To Mourn a Child: Jewish Responses to Neonatal and Childhood Death
Edited by Jeffrey Saks and Joel Wolowelsky
KTAV Publishing House, 2013
Kaddish: Women’s Voices
Edited by Michal Smart and Barbara Ashkenas
Urim Publications, 2013
In the Eastern European school of superstition, if speaking about death is inviting it, then reading about it is like building your own coffin. No one wants to talk about what is inevitable, especially if it involves nonexistence. I say this because even though I spent years researching and writing about death myself, when the book To Mourn a Child: Jewish Responses to Neonatal and Childhood Death arrived unsolicited, I put it, unread, on my desk stack. The cover has a photo of an empty swing; the book’s title hangs between the chains, suspended like a life freighted with expectation that has suddenly stopped.
The book sat for months on that stack, until I finally turned the spine around to face the wall. I could not bear to look at the title in the morning as I studied or typed. Life is heavy enough. Read to escape, I told myself. When it comes to reading death, I’m done. Genuck. Dayenu. It’s enough.
This was my exact thought when Kaddish: Women’s Voices appeared at my door. What is with all of us? Let’s spend more time living. That didn’t even make it to the stack. I looked over the table of contents and then it went straight on the shelf.
I assume many reviewers did the same thing when they first received my own book on death, Happier Endings: A Meditation on Life and Death. A few days after Happier Endings was published, the vice president of Simon & Schuster called: “By the way, there’s something I forgot to tell you. Death does better in paperback.” He was preparing me for the lack of royalties that would be coming my way and for the likelihood that Oprah and Ellen were not going to be calling soon.
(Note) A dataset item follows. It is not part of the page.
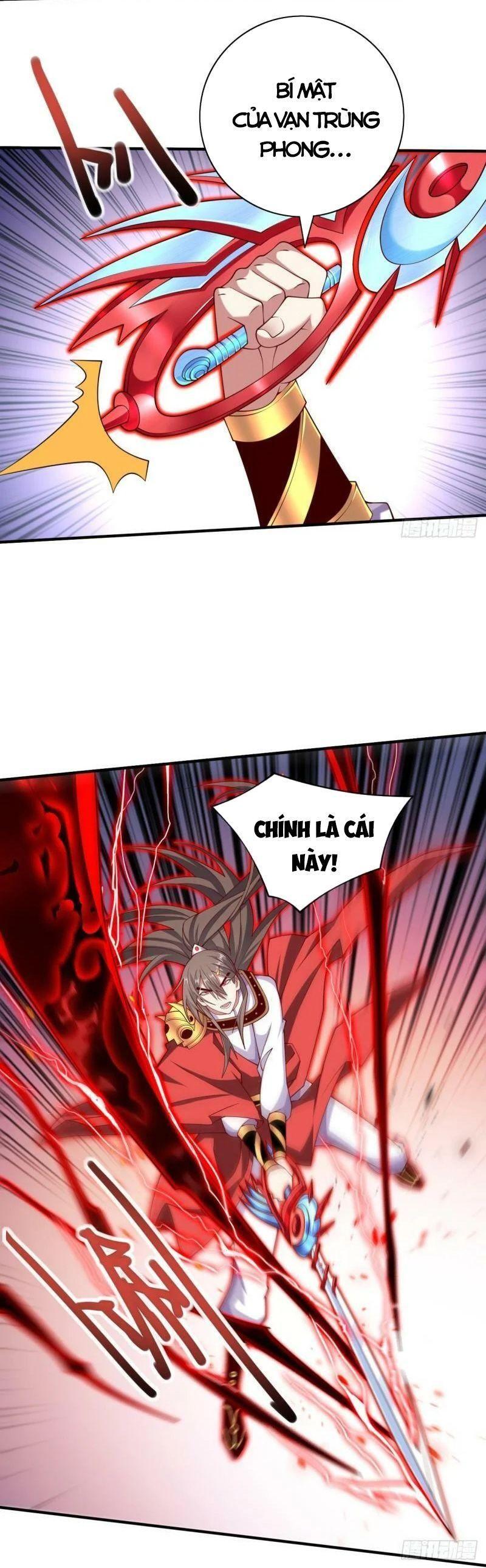 bị sư phụ xinh đẹp dùng 99 cách dạy dỗ thành thánh chapter 152 8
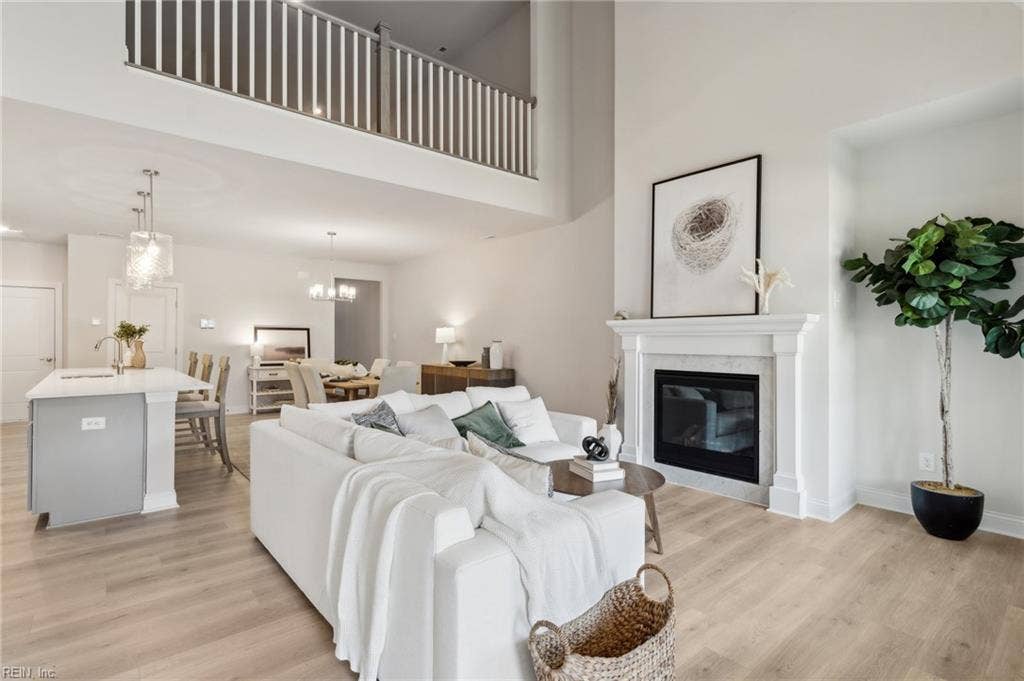 1256 Treviso Bay, Country Club Villas, Williamsburg, VA 23188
But there are moments when we overcome our aversion to facing death and can find solace and wisdom in writings on it. We look for writing that can help us articulate our pain or our primal fears of mortality. As the yartzheit (death anniversary) of a close friend approached, I pulled out Kaddish to see if I could locate myself on its pages. True, I never said kaddish (the mourner’s prayer) for my friend, but I think it might have been easier to say it than to answer “amen” to her teenage son’s prayer. Hearing the adolescent jumble of kaddish’s numbing words rattled me each time. Kaddish is a positive affirmation of life and can have the ironic effect of feeling more painful at times than ignoring death altogether.